WHAT YOU SHOULD DO: Everything from the line containing "How far away from the camera position" to the final line of the records below should be given again exactly, and nothing else.

SOURCE MATERIAL:
········

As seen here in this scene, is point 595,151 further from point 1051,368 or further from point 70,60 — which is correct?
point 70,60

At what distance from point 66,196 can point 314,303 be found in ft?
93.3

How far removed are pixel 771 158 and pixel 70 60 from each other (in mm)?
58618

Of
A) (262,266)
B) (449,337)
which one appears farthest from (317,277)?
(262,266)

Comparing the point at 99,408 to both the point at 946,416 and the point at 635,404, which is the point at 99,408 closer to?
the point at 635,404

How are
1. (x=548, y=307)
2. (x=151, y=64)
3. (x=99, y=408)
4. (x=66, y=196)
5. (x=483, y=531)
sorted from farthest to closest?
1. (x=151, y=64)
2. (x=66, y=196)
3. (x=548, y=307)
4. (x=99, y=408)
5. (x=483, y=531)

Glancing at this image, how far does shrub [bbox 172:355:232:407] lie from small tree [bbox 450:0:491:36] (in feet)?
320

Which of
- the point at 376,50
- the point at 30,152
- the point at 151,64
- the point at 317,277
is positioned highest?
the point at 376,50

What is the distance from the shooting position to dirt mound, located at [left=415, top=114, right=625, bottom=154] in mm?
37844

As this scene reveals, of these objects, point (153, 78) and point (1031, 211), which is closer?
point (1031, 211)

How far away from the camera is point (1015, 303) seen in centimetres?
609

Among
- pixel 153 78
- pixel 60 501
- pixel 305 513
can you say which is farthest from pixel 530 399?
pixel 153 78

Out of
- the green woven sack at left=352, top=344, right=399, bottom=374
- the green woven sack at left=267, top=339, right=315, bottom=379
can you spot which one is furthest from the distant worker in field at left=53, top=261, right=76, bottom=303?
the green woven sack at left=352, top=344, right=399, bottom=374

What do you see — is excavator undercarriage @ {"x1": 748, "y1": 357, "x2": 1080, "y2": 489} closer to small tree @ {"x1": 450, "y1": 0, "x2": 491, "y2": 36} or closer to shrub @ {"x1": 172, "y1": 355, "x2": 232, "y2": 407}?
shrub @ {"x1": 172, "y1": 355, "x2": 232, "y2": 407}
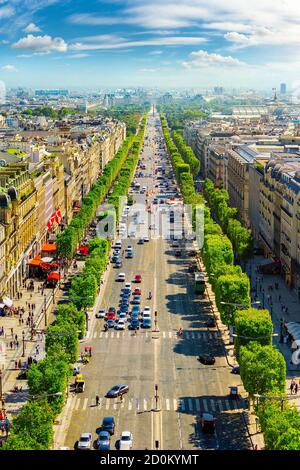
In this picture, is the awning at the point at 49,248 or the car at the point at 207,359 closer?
the car at the point at 207,359

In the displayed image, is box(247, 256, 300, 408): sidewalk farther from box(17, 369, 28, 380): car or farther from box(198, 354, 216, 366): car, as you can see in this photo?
box(17, 369, 28, 380): car

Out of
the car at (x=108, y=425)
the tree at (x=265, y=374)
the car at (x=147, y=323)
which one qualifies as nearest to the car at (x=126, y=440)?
the car at (x=108, y=425)

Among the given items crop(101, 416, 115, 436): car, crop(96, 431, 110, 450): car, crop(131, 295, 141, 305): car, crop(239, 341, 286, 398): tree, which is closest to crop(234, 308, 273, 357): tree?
crop(239, 341, 286, 398): tree

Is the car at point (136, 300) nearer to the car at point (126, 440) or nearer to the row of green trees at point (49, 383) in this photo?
the row of green trees at point (49, 383)

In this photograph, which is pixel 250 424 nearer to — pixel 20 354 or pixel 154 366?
pixel 154 366

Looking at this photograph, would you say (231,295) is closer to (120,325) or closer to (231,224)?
(120,325)
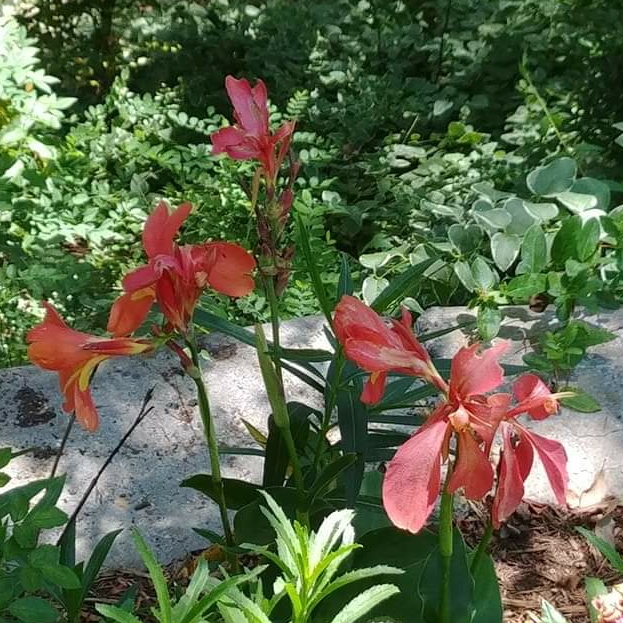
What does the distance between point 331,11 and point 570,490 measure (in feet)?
9.79

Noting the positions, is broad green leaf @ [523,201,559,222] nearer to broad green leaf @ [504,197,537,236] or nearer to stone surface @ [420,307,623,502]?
broad green leaf @ [504,197,537,236]

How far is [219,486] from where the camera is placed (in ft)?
4.38

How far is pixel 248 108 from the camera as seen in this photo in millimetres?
1255

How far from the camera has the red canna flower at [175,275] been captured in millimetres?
1078

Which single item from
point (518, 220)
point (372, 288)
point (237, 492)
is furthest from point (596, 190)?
point (237, 492)

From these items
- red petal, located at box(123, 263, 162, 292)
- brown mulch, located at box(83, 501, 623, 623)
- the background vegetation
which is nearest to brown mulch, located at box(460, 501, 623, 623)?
brown mulch, located at box(83, 501, 623, 623)

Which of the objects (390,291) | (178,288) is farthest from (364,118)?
(178,288)

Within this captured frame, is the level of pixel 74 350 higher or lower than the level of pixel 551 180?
lower

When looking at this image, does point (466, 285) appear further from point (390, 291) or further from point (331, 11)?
point (331, 11)

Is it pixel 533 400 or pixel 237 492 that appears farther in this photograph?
pixel 237 492

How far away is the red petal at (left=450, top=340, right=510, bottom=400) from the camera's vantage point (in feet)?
3.01

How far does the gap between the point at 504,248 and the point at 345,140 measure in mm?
1394

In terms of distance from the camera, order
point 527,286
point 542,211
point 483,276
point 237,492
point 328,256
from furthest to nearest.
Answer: point 328,256
point 542,211
point 483,276
point 527,286
point 237,492

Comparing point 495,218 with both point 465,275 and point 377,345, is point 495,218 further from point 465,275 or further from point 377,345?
point 377,345
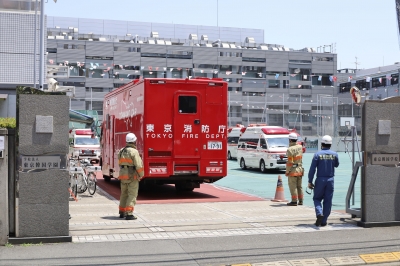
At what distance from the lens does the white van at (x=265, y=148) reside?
3019 cm

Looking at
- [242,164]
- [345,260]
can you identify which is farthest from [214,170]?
[242,164]

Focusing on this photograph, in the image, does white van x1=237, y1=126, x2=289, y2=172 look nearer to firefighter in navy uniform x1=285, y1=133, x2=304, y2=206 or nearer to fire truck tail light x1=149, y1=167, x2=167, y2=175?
fire truck tail light x1=149, y1=167, x2=167, y2=175

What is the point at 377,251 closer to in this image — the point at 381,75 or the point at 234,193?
the point at 234,193

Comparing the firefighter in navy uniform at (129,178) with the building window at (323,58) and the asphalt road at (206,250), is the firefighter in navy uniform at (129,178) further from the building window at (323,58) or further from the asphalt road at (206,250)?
the building window at (323,58)

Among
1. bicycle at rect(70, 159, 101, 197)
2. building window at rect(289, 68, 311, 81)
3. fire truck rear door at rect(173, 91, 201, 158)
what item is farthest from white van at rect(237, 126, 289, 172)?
building window at rect(289, 68, 311, 81)

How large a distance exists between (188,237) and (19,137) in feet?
10.9

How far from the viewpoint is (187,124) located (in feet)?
57.9

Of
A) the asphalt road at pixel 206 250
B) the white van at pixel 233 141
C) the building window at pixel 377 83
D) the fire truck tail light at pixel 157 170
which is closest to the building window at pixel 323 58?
the building window at pixel 377 83

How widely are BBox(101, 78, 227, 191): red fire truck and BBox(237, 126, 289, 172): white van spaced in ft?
39.9

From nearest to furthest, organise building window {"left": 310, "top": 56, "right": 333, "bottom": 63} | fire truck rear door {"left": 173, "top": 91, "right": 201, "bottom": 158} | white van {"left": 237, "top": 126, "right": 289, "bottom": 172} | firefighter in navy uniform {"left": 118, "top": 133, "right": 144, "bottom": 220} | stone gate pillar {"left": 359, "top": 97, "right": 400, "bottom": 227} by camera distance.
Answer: stone gate pillar {"left": 359, "top": 97, "right": 400, "bottom": 227}, firefighter in navy uniform {"left": 118, "top": 133, "right": 144, "bottom": 220}, fire truck rear door {"left": 173, "top": 91, "right": 201, "bottom": 158}, white van {"left": 237, "top": 126, "right": 289, "bottom": 172}, building window {"left": 310, "top": 56, "right": 333, "bottom": 63}

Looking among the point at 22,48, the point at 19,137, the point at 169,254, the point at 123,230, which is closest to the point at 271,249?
the point at 169,254

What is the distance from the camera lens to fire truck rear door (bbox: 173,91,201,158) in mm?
17562

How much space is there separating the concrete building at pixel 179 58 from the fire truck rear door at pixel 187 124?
163 ft

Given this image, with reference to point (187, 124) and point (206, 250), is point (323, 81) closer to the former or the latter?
point (187, 124)
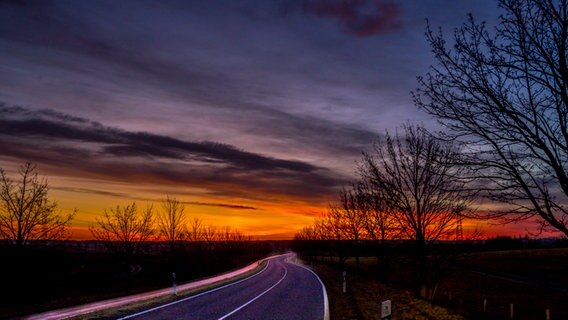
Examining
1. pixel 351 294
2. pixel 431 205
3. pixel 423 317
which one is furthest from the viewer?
pixel 351 294

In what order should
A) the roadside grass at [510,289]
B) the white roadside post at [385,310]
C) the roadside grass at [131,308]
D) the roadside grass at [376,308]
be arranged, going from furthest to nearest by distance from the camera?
the roadside grass at [510,289]
the roadside grass at [131,308]
the roadside grass at [376,308]
the white roadside post at [385,310]

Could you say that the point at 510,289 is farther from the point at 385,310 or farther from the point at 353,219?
the point at 385,310

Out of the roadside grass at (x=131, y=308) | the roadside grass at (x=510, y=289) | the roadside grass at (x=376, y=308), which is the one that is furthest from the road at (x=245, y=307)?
the roadside grass at (x=510, y=289)

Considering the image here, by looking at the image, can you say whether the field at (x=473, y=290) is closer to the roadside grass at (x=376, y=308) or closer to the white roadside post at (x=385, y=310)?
the roadside grass at (x=376, y=308)

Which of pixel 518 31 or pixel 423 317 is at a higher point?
pixel 518 31

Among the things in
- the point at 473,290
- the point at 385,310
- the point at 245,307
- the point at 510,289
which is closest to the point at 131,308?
the point at 245,307

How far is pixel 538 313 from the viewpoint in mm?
37312

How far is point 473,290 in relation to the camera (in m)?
52.2

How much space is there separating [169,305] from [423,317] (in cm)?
1153

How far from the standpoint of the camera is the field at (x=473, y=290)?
19.9m

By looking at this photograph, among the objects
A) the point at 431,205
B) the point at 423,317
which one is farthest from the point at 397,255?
the point at 423,317

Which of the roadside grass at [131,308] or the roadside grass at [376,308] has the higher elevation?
the roadside grass at [376,308]

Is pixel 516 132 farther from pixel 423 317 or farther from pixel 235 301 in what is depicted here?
pixel 235 301

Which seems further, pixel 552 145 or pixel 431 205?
pixel 431 205
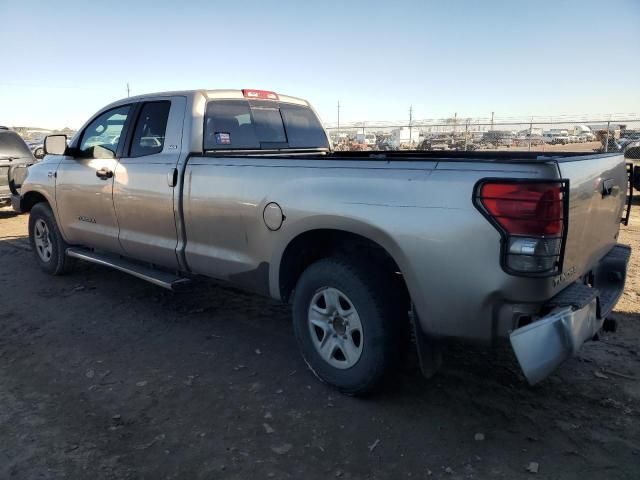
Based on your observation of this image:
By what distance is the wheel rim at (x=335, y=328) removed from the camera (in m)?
3.23

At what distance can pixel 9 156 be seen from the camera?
416 inches

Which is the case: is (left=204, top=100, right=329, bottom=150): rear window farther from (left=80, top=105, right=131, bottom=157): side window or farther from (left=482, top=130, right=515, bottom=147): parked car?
(left=482, top=130, right=515, bottom=147): parked car

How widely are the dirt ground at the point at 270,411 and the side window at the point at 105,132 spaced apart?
1.75 meters

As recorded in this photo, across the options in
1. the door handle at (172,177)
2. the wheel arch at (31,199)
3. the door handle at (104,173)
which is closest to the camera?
the door handle at (172,177)

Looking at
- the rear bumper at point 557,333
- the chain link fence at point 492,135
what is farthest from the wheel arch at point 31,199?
the chain link fence at point 492,135

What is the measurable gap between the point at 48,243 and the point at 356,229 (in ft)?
15.7

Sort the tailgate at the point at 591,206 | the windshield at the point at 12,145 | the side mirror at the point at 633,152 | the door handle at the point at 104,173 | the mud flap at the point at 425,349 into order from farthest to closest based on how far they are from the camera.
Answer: the side mirror at the point at 633,152
the windshield at the point at 12,145
the door handle at the point at 104,173
the mud flap at the point at 425,349
the tailgate at the point at 591,206

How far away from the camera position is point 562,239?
2520mm

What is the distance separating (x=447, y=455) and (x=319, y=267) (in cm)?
131

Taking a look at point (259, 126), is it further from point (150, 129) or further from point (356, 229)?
point (356, 229)

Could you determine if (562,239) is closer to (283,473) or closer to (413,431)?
(413,431)

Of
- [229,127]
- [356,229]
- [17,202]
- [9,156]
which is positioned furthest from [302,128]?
[9,156]

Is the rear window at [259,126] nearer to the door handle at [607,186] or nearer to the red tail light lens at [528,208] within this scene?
the red tail light lens at [528,208]

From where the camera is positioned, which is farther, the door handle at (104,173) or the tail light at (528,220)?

········

FINAL RESULT:
How far away from the camera position is point 562,239?
2520mm

What is the distance separating (x=447, y=455) and (x=319, y=267) (in cm)?
131

Taking a look at point (259, 126), is it further from point (150, 129) or further from point (356, 229)?
point (356, 229)

Could you determine if (562,239) is closer to (283,473) or closer to (413,431)?
(413,431)

Of
- [229,127]
- [356,229]
- [17,202]
- [9,156]
which is positioned furthest from [302,128]?
[9,156]

Is the rear window at [259,126] nearer to the door handle at [607,186] or nearer to the red tail light lens at [528,208] within this scene?
the red tail light lens at [528,208]

From where the camera is positioned, which is farther, the door handle at (104,173) or the tail light at (528,220)?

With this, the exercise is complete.